_Task data_
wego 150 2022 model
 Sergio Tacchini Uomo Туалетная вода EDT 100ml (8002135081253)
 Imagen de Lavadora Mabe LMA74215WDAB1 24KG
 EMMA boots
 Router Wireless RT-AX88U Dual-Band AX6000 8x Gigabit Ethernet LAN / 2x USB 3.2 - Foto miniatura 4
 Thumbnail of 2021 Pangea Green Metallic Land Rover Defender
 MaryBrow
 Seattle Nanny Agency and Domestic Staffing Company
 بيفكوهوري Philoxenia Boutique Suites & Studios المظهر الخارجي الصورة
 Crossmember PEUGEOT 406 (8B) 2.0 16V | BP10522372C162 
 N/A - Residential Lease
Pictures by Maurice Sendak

_Work request_
The records above must be set down again exactly as written.

_Solution to the problem_
wego 150 2022 model
 Sergio Tacchini Uomo Туалетная вода EDT 100ml (8002135081253)
 Imagen de Lavadora Mabe LMA74215WDAB1 24KG
 EMMA boots
 Router Wireless RT-AX88U Dual-Band AX6000 8x Gigabit Ethernet LAN / 2x USB 3.2 - Foto miniatura 4
 Thumbnail of 2021 Pangea Green Metallic Land Rover Defender
 MaryBrow
 Seattle Nanny Agency and Domestic Staffing Company
 بيفكوهوري Philoxenia Boutique Suites & Studios المظهر الخارجي الصورة
 Crossmember PEUGEOT 406 (8B) 2.0 16V | BP10522372C162 
 N/A - Residential Lease
Pictures by Maurice Sendak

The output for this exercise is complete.